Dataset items
BEGIN

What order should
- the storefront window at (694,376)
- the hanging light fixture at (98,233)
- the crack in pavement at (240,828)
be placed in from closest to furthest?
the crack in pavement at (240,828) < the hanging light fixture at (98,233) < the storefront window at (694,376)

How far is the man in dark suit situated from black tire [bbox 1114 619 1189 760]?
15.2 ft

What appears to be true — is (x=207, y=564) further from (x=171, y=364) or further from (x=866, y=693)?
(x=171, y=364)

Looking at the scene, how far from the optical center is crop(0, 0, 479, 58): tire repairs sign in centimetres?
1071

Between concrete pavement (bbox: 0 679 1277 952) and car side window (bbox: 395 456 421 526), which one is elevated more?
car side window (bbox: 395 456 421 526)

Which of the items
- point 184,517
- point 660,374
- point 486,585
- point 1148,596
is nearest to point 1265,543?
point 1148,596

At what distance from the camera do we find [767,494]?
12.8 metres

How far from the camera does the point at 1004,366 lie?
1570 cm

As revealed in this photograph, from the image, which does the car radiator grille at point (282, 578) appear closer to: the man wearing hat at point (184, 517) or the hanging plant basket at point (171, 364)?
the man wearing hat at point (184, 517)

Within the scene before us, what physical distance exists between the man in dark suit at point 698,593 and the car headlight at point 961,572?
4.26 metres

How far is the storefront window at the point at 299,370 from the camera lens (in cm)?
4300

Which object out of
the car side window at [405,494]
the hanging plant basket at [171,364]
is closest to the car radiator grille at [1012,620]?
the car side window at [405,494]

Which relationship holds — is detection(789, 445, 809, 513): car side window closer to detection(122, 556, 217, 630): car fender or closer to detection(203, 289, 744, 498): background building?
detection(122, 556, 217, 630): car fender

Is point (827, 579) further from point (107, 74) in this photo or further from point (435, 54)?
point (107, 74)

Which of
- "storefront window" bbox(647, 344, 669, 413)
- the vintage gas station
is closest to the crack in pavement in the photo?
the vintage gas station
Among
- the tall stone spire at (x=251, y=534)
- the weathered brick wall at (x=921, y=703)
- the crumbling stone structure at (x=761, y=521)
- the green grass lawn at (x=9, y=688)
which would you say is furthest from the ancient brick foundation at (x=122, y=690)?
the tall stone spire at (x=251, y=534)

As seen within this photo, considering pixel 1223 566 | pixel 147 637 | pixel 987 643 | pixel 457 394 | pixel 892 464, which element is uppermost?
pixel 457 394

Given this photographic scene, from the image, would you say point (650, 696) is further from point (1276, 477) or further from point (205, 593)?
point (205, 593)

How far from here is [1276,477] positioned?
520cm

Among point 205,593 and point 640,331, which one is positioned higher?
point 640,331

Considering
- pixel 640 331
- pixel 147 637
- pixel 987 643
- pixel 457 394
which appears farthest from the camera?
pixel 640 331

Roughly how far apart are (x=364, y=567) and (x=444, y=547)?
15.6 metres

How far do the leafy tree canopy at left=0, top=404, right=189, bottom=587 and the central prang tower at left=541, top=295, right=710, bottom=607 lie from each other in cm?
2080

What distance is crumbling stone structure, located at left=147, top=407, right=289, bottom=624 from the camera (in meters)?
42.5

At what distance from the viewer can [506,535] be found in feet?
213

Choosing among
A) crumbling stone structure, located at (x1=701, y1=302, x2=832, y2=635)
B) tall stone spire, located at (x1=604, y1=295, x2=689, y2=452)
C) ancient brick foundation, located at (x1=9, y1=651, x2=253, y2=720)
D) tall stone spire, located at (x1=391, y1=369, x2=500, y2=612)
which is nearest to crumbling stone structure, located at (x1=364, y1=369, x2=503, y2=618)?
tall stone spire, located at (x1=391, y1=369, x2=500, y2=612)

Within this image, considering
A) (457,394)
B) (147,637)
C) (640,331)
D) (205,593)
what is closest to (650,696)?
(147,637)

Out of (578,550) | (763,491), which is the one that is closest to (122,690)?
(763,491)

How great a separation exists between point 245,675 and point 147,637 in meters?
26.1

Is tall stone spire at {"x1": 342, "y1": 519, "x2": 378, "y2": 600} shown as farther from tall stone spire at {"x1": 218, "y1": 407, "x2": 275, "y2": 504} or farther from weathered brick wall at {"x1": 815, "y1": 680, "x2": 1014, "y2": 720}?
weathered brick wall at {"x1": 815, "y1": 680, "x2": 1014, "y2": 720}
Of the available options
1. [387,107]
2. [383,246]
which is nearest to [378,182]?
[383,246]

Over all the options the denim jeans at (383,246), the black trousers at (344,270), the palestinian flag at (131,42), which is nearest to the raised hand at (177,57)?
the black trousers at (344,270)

END

■ What you will do
Rewrite the data as a Markdown table with the columns Row and Line. Begin at the line that contains "Choosing among", stop after the line that contains "D) tall stone", and skip any blank lines.

■ Solution to the exercise
| Row | Line |
|---|---|
| 1 | Choosing among |
| 2 | A) crumbling stone structure, located at (x1=701, y1=302, x2=832, y2=635) |
| 3 | B) tall stone spire, located at (x1=604, y1=295, x2=689, y2=452) |
| 4 | C) ancient brick foundation, located at (x1=9, y1=651, x2=253, y2=720) |
| 5 | D) tall stone spire, located at (x1=391, y1=369, x2=500, y2=612) |